Still Not Fixing the Army Corpsby Editors
New York Times, March 19, 2007
Readers will recall that the Democrats promised to upend the status quo as soon as they won majority control. But some things, it appears, are untouchable, among them the Army Corps of Engineers. Presented with another opportunity to reform the Corps -- its weaknesses exposed by the levee failures in New Orleans and other misjudgments predating Hurricane Katrina -- Democrats on the House transportation committee took a dive.
The committee approved a huge $40 billion water resources development bill that is loaded with pork-barrel projects dear to Congress's heart but, partly for that reason, is devoid of any serious reforms to an agency that over the years has inflated the economic payoffs of its projects while underestimating their potential damage to the environment. The measure, virtually identical to last year's Republican bill, seems assured of passage.
Hopes for reform now lie with the Senate, where John McCain and Russell Feingold are still seeking, against heavy odds, to require two major and essential changes in the way the corps does business. One would require truly independent review of the design, cost and environmental consequences of all corps projects costing more than $40 million.
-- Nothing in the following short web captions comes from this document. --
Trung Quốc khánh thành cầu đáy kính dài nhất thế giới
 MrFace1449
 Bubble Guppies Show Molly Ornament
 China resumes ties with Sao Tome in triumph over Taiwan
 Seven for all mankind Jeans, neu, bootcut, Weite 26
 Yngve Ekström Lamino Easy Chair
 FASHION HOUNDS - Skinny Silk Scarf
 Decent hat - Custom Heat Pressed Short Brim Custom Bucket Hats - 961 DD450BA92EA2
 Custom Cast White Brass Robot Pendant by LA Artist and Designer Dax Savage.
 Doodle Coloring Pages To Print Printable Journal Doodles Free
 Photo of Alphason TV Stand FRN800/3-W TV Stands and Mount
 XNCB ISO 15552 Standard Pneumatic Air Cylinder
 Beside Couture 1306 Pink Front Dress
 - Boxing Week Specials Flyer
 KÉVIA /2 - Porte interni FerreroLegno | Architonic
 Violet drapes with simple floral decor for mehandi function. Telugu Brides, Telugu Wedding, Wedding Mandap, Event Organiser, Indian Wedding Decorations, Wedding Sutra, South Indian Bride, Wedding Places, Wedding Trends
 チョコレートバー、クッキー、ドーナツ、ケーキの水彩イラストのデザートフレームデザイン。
The second reform would require that projects be ranked by an inter-agency committee of experts in order of importance based on priorities like flood control and environmental restoration. This reform is aimed at Congress itself, since members tend to regard projects that benefit their own districts and electoral prospects as more important than any others, and are thus incapable of anything approaching dispassionate judgment,
If Senator Barbara Boxer, who leads the Environment and Public Works Committee, fails to persuade her colleagues to accept these provisions in committee, the two senators will try to attach them to the water resources bill on the Senate floor.
In addition to the usual ration of pork, the bill contains several very important provisions, including vital and long-overdue financing for the Everglades restoration project, as well as money to begin the essential task of rebuilding Louisiana's vulnerable coastal wetlands. But it would be a far better bill if the Democrats, as they promised, would put the interests of responsive government ahead of their own and finally fix the Army Corps.